* **Instruction 1**:
In the article on the Pure nightclub dispute, revise the passage starting at "Headed by CEO" and ending at "at the Luxor." by replacing "Headed by" with "Led by".
* **Instruction 2**:
According to the article on the Pure nightclub dispute, since what year has Angel Management been operating nightclubs in Las Vegas?
-- Selection start --
Patrons step up to the bar and fill the dance floor at Pure in Caesars Palace.

Wednesday
10 August 2011
6:27 p.m.

Infighting among investors in the Pure nightclub empire in Las Vegas is escalating, with a new lawsuit demanding that the company’s CEO be removed and the firm be placed under control of a receiver.

Pure’s owner, Angel Management Group, on Wednesday said the demands lacked merit because they were made by an investor who is accused of “misdealing” and has faced multiple lawsuits over his conduct, including alleged racketeering.

Pure at Caesars Palace is the centerpiece of Angel Management Group, formally known as AMG Management LLC.

Headed by CEO Neil Moffitt, Angel Management has been operating nightclubs in Las Vegas since 2005 and expanded last year with the purchase of Pure Management Group. Besides its namesake club, Pure operated other clubs such as LAX at the Luxor.

Since the acquisition, several investors in Pure including Andre Agassi and Steffi Graf have been fighting Angel Management Group investor Gary Dragul.

In one lawsuit, he was accused of failing to pay Agassi, Graf and other investors in Pure under deals in which he agreed to buy them out. In another suit, he was accused of failing to pay profit distributions to investors — profits owed them before the closing of the sale of their interests in Pure.

Later, Angel Management and a sister company sued Dragul and one of his business partners, Alan Fox, charging that in trying to buy out other investors, they had violated the company operating agreement giving the company and other investors first right of refusal to buy out investors and that such transfers of ownership had to be approved in advance.

Another suit alleged fraud and racketeering. It charged that after discussions for them to invest $20 million in the company culminated in an investment deal and Dragul becoming an Angel Management manager: “Alan Fox and Gary Dragul have engaged in a systematic, pervasive and fraudulent scheme to steal plaintiff’s corporate opportunities, loot the plaintiffs of cash and other assets, breach promises and covenants they make and enrich themselves at the expense of those companies, their creditors and other stakeholders.”

Those lawsuits are active, with Dragul and Fox last month getting a court order allowing them to see more financial information about Angel Management Group than they had been receiving.

Attorneys for Angel Management Group have been concerned that Dragul and Fox may use such information to hurt Angel Management, as they claim that Dragul and Fox are developing a competing venue, Senor Frog’s at Treasure Island.

The attorneys specifically want to make sure Dragul and Fox don’t obtain Angel Management customer and employee lists as they’re concerned the investors may seek to recruit employees and patrons.

District Judge Susan Scann said during a July 20 hearing that Angel Management must provide Dragul and Fox information on profit distributions, as they claim to own more than one third of the company.

“He (Dragul) certainly is entitled as a 35 percent owner to look at the financial records of the business and to the benefits of the operating agreement,” she said.

Now, Dragul and Fox are suing Angel Management Group, Moffitt and investors allied with Moffitt, seeking Moffitt’s removal from the company, appointment of a receiver to run the company and dissolution of the company.
-- Selection end --
-- Information shown start --
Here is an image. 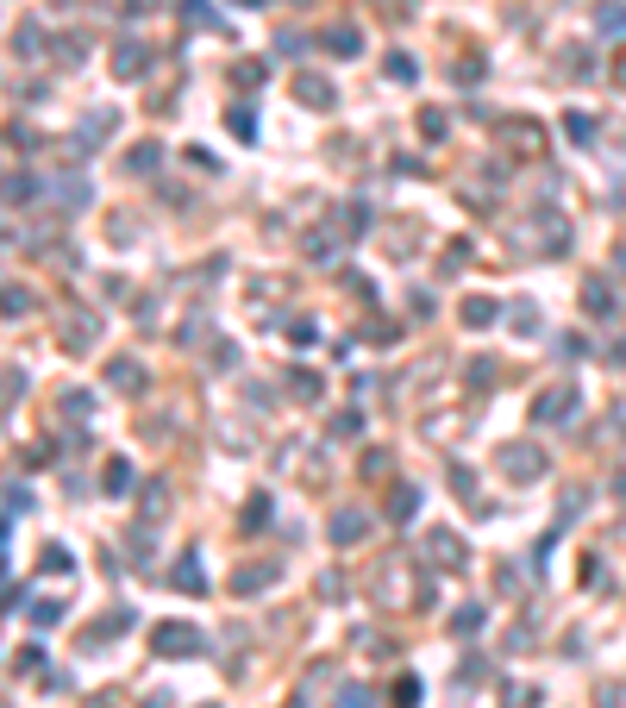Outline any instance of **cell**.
-- Information shown end --
* **Finished answer 1**:
Led by CEO Neil Moffitt, Angel Management has been operating nightclubs in Las Vegas since 2005 and expanded last year with the purchase of Pure Management Group. Besides its namesake club, Pure operated other clubs such as LAX at the Luxor.

* **Finished answer 2**:
Since 2005.